抜粋文
今月は子宮頸癌を予防する予防接種についてお話します。
過去2ヶ月にわたって子宮頸癌、子宮頸癌の原因となるヒトパピローマウィルス(HPV)についてお話ししました。
HPVは身近なウィルスです。2005年、CDC(米国疾病予防管理センター)では、米国内の2千万人の人がこのウィルスを持っていると推定しています。HPVには多数の異なる型があります。無害の物もありますが、それ以外は性器の疾患の原因となります。殆どの人でウィルスに感染しても、ウィルスは自然消滅します。しかし自然に消えない場合は、子宮頸癌、前癌状態の病気、性器イボを引き起こす事があります。
CDCでは、2005年に、性行為を行う人の少なくとも50%が一生のうちにHPVに罹患すると推定しています。どんな年齢の男女でも、性行為を行う人はリスクが高いと言えます。
HPVを保有している人の多くは、何の自覚症状も無く、知らずに他人にウィルスをうつしている事を意味します。
現時点で分かっている事は、子宮頸癌の発病が増加しており、その原因がHPVという性感染症から起こると言う事です。子宮頸癌を早期発見し、適切な治療をするために年に一度の子宮癌健診を行う事が今までの治療法でした。年に一度の子宮癌健診は今後も必要ですが、アメリカでは昨年6月に、このHPVに対するワクチンが認可されました。このワクチンが一般化されることにより、子宮頸癌の発病率の減少が予想されています。
現時点ではGardasilとCervarixの2種類のワクチンが使用されていますが、Gardasilのほうが一般的です。
Gardasilは注射で受けるワクチンで、ワクチンに含まれる型(6,11,16,18型)のHPVによって起きる以下のような病気を予防します。
子宮頸癌、子宮頸部の異常な前癌状態の病変、膣の異常な前癌状態の病変、外陰部の異常な前癌状態の病変、性器イボ
Gardasilは、これらの疾患を予防する事は出来ますが、治療する事は出来ません。また、Gardasilが原因でこれらの疾患にかかることはありません。
また、ワクチン接種は子宮頸癌の定期健診の代わりにはなりません。Gardasilの接種を受ける女性も子宮頸癌の定期健診を続ける必要があります。

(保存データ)
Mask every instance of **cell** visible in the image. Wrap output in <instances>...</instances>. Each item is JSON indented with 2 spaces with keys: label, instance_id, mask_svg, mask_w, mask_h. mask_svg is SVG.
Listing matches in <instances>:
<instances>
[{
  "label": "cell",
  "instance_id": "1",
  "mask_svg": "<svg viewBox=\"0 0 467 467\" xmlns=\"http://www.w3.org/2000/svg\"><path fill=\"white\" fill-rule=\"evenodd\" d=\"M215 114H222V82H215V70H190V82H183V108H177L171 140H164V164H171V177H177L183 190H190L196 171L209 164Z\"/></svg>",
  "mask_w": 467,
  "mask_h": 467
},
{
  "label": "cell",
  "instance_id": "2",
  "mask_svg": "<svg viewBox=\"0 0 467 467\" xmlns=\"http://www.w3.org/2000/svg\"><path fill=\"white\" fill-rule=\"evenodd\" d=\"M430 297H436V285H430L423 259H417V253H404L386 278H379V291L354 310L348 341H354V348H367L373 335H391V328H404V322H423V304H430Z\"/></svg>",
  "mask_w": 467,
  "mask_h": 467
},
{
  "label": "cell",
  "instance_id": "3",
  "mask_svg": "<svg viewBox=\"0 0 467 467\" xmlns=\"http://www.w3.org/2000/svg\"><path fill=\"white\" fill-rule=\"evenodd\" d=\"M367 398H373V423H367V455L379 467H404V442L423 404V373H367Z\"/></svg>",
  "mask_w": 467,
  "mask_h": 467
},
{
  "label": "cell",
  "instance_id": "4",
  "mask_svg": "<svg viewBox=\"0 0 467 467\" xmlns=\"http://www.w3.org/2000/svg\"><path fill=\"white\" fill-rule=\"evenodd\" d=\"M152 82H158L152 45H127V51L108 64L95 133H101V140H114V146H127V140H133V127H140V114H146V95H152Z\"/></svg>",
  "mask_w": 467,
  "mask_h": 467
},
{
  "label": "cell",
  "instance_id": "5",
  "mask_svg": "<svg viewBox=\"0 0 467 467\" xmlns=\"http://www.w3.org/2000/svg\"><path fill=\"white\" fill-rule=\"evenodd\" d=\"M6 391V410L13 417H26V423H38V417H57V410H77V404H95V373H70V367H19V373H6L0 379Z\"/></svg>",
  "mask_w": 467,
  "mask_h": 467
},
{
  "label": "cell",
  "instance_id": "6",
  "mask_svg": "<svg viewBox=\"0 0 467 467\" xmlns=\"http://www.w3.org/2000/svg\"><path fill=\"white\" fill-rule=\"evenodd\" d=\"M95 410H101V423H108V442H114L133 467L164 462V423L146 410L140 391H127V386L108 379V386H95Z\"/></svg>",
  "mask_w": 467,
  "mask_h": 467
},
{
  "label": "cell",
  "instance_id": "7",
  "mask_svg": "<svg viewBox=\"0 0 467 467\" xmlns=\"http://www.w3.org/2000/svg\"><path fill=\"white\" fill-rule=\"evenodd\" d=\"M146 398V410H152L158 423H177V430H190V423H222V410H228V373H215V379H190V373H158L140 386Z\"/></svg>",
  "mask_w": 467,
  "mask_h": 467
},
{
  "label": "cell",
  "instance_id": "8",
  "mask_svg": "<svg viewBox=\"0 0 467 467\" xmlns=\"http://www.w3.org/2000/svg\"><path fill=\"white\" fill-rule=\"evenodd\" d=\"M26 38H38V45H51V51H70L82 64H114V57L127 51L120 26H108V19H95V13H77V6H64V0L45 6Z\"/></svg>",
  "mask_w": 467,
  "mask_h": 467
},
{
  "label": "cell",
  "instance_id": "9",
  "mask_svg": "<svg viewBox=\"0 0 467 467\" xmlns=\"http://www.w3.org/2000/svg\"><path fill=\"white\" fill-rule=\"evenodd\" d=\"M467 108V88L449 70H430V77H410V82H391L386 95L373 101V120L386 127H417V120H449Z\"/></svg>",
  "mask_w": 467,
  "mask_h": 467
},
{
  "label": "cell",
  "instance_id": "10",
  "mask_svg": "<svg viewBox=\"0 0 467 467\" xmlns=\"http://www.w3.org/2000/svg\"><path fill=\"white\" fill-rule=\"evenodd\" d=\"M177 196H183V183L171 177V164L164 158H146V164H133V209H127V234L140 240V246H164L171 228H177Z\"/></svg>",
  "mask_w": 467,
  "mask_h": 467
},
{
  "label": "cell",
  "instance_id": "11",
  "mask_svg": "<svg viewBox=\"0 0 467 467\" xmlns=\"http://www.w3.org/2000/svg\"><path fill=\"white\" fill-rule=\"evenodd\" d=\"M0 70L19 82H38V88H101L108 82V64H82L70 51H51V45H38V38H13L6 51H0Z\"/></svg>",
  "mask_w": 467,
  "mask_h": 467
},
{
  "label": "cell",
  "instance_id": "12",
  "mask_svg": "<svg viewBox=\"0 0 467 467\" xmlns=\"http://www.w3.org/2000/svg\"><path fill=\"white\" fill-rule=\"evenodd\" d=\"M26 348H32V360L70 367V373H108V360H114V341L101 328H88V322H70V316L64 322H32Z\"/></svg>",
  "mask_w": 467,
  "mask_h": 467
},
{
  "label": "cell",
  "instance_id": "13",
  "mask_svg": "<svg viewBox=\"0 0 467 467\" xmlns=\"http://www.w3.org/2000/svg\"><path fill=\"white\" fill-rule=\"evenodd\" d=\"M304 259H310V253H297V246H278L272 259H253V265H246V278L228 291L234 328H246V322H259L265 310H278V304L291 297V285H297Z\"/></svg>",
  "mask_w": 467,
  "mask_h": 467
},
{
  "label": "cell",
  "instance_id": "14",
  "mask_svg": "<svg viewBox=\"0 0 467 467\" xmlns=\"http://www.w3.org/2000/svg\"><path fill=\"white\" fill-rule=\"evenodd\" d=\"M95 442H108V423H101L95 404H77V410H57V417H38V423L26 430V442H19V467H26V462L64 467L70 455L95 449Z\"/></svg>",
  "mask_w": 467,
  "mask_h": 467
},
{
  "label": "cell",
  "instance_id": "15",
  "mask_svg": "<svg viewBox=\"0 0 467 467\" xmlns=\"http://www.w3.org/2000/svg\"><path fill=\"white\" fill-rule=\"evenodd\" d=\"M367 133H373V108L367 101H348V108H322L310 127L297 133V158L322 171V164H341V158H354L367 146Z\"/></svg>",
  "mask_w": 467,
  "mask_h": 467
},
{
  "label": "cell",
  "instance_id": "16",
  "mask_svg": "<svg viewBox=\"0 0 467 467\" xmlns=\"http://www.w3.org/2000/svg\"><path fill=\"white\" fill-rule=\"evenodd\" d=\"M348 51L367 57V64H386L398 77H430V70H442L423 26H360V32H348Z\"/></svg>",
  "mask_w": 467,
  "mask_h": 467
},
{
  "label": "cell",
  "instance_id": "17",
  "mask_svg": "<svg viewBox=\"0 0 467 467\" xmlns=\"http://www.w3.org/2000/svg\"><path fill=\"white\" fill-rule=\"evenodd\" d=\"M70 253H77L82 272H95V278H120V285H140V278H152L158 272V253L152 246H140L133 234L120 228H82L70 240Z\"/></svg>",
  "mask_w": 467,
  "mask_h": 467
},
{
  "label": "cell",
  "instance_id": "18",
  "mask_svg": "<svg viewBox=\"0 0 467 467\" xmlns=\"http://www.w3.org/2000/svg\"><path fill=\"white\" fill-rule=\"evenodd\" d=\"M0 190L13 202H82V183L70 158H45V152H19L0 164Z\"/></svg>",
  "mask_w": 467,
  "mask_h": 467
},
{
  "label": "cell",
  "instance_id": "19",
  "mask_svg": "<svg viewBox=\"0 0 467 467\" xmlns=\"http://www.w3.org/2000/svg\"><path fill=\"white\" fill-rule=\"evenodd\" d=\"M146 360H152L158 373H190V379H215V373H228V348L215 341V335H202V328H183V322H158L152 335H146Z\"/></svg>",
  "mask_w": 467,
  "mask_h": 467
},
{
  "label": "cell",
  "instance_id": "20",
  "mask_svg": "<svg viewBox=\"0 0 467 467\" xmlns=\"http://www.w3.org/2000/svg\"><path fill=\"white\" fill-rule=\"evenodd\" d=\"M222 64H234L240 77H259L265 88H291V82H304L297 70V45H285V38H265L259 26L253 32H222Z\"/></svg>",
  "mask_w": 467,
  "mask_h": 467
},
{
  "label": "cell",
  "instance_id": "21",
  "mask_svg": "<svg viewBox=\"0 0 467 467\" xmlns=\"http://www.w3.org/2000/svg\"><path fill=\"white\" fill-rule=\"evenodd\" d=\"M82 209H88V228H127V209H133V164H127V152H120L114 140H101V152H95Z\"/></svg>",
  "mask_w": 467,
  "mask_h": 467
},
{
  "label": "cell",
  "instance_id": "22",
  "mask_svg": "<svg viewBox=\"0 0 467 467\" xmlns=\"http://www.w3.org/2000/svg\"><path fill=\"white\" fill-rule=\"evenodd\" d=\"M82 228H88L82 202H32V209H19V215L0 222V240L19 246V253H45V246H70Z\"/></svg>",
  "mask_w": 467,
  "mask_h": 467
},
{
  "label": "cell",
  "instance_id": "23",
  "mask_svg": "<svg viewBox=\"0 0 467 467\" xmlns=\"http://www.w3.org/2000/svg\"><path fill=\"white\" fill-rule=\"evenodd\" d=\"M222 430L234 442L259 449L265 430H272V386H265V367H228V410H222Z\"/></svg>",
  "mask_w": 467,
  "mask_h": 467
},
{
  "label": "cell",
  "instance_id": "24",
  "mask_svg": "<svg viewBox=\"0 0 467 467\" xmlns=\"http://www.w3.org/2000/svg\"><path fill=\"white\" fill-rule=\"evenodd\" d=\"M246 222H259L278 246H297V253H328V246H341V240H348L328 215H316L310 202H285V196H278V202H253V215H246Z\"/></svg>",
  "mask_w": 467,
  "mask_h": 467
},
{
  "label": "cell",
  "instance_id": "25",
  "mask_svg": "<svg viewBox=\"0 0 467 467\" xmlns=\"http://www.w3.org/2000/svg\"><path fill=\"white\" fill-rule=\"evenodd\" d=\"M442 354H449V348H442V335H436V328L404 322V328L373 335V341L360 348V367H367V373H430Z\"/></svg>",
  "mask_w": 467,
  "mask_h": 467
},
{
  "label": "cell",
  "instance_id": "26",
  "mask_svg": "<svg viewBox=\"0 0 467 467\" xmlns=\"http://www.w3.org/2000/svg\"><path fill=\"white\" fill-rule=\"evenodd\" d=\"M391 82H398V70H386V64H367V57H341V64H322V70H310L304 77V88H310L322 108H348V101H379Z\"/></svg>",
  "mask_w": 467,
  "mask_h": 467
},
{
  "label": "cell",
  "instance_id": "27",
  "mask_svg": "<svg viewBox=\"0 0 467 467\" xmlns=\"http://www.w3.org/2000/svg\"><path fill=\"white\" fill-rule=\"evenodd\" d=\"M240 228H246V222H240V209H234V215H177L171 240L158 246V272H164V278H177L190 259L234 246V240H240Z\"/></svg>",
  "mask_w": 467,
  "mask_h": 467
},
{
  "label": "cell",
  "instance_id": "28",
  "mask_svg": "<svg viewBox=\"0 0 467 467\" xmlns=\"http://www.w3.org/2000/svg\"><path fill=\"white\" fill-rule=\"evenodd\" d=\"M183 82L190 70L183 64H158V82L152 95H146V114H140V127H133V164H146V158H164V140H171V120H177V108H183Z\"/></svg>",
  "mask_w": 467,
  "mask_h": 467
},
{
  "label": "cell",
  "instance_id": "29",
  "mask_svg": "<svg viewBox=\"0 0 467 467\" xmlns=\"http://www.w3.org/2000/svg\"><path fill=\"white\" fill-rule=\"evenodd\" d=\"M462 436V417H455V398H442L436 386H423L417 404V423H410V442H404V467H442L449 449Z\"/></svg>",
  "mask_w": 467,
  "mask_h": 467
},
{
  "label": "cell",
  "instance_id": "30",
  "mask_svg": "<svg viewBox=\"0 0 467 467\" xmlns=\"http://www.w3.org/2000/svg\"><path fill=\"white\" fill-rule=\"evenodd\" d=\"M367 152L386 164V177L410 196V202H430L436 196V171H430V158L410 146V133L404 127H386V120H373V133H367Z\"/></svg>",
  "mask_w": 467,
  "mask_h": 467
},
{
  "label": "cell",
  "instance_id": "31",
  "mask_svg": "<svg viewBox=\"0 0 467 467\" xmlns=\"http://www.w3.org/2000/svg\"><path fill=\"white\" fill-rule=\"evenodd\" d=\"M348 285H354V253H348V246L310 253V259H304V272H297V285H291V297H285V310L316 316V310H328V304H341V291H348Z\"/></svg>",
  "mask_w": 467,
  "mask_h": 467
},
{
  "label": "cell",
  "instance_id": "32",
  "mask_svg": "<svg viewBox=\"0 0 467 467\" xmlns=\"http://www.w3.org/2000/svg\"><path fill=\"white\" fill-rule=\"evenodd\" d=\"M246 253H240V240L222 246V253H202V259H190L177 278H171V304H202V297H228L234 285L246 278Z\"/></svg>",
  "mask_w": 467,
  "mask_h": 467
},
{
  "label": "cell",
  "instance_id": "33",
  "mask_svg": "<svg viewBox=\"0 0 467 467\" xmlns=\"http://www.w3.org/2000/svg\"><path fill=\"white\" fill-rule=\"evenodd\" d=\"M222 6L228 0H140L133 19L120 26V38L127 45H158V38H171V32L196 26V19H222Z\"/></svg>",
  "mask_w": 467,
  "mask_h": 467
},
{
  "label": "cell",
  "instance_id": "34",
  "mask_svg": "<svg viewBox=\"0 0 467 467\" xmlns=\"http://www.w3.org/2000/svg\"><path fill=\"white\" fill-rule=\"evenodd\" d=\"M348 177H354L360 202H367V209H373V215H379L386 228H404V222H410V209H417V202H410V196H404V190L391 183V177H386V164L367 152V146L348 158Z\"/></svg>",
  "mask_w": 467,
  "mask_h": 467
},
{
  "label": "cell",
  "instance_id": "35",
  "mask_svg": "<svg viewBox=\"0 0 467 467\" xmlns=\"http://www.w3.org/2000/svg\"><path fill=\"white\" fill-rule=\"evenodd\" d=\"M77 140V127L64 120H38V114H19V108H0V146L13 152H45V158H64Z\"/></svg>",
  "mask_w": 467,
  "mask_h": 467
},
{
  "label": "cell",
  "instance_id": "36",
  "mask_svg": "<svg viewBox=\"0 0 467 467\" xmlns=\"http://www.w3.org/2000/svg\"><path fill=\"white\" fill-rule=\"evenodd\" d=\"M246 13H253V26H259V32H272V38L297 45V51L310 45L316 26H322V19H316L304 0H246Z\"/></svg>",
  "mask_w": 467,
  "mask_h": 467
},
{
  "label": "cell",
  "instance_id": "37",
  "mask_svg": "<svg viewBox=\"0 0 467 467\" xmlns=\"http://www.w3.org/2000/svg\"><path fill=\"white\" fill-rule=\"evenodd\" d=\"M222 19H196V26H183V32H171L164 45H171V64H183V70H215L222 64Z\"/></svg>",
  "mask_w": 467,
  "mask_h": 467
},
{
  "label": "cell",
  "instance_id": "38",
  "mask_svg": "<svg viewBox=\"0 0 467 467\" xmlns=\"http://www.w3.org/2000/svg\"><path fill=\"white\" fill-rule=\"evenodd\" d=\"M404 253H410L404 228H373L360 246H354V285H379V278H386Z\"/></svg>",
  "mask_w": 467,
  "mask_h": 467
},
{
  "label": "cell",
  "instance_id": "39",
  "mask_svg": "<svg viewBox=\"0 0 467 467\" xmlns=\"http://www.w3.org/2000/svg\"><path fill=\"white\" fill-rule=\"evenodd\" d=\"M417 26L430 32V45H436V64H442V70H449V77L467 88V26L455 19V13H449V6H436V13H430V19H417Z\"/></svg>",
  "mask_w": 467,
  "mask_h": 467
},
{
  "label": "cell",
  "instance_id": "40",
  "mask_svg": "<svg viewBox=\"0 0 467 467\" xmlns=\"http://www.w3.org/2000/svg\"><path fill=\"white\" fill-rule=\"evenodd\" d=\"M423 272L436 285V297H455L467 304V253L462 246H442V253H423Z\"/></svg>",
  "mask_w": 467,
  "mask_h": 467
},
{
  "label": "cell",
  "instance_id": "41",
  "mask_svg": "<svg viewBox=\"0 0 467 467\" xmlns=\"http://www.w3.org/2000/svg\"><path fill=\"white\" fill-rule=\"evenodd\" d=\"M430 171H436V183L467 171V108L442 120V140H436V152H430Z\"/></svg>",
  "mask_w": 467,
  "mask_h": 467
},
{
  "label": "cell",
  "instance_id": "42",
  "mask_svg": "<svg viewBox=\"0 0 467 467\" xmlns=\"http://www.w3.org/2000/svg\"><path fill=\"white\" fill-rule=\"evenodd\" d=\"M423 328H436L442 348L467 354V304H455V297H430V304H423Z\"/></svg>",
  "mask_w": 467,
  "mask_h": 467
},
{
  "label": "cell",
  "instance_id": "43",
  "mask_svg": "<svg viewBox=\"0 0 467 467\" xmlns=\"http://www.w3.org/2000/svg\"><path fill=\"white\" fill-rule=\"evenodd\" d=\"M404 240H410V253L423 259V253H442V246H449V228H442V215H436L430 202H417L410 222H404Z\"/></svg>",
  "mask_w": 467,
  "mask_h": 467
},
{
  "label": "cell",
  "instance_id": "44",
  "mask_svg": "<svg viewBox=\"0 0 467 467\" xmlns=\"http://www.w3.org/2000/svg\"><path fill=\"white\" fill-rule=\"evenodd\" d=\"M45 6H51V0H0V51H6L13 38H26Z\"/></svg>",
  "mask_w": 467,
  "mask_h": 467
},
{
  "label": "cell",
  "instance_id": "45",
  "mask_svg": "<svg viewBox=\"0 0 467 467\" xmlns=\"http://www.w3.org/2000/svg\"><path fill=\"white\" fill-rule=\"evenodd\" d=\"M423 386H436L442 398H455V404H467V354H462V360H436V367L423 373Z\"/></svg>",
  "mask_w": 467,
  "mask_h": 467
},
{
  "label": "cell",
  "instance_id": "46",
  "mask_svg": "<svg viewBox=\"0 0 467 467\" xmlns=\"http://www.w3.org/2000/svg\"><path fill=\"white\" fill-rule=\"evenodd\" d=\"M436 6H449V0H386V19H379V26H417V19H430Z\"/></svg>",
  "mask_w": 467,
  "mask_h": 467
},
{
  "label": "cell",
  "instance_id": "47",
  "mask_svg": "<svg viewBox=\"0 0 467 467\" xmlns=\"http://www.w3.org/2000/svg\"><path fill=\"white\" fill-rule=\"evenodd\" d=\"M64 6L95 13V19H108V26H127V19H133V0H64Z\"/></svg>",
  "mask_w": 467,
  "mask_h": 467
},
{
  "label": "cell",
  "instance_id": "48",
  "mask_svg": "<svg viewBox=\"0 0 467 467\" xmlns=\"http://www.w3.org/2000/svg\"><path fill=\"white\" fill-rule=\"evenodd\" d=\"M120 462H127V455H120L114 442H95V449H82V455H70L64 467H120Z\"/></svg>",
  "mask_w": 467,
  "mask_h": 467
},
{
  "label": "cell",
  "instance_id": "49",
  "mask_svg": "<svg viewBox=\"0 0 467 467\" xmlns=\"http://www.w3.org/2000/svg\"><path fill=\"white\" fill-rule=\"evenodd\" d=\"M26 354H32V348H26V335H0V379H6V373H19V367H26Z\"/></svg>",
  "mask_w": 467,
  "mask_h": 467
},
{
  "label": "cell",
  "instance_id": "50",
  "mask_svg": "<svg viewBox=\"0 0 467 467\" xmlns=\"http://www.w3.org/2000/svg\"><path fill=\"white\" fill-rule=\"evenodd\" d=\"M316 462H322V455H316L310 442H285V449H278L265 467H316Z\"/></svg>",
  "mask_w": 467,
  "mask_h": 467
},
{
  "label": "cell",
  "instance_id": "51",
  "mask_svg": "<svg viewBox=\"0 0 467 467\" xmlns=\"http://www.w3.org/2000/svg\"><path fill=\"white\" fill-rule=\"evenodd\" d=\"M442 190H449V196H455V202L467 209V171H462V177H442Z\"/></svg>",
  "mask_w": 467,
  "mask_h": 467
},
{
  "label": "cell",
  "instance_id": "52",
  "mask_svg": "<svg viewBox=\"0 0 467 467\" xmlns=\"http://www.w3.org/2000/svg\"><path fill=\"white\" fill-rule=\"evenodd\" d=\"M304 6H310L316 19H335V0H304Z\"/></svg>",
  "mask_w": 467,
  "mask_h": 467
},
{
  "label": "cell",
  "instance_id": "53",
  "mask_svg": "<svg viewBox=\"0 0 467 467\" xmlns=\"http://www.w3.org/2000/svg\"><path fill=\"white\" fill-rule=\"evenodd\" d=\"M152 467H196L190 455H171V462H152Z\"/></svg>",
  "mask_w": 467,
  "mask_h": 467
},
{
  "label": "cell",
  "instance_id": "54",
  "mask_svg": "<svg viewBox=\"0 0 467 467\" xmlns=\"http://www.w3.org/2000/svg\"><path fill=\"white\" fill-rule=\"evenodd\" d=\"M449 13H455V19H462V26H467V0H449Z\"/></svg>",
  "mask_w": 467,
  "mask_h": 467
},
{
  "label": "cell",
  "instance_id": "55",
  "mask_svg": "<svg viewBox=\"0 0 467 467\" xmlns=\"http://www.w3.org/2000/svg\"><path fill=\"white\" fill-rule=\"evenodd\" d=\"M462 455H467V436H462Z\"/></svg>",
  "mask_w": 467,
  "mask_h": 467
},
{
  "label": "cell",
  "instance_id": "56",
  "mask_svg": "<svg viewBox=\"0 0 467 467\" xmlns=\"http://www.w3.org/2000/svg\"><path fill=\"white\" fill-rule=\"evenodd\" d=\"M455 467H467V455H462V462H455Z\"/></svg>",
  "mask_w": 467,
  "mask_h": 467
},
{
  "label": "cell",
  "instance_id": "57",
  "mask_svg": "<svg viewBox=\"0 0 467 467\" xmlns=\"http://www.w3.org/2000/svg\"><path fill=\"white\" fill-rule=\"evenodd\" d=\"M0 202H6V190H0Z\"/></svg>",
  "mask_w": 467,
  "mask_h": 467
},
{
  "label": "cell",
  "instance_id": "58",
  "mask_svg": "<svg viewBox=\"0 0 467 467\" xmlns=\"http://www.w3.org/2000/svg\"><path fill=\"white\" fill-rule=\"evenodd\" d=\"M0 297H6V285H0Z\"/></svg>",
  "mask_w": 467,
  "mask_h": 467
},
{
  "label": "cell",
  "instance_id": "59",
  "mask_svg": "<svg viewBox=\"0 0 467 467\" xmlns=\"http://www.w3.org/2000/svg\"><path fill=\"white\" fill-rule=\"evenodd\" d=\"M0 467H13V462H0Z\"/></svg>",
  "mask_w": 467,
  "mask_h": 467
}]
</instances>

課題 1
子宮頸癌ワクチンの文章によると、Gardasilに含まれるHPVの型はどれか。
課題 2
子宮頸癌ワクチンの文章を、最後の文の後から書き継いでください。

解答例 1
6型、11型、16型、18型。

解答例 2
それは、他の全てのワクチンと同様に、Gardasilでも接種した人全員で完全に病気が予防できるとは限らないからです。また、Gardasilは非ワクチン型HPVによる疾患は予防出来ません。HPVには、100以上の型がありますが、Gardasilは4つの型(6,11,16,18)を予防します、この4つの型は、子宮頸癌の約70%、性器イボの約90%の原因となるため、Gardasilの対象として選択されました。既に感染している場合は、その型のHPVには効果はありません。Gardasilは特定の型(6,11,16,18)のHPVに接触する前に接種を受けると最も効果があります。
現在Gardasilは9〜26歳の女性に認可されており、州によっては義務づける方向に向かっている州もありますが、現時点では任意です。
上記の年齢層の女性であれば、このワクチンに対しアレルギー反応を起こした事がある、免疫機能が低下している、妊娠中か妊娠を計画している、発熱を伴う疾患がある、等の症状が無い限り接種可能です。
接種の回数は計3回で、2ヵ月後、6ヵ月後に接種します。
副作用は少ないですが、一般的な予防接種にしばしば見られる、接種部の疼痛、腫れ、痒み、発赤、発熱、吐き気、めまい等があります。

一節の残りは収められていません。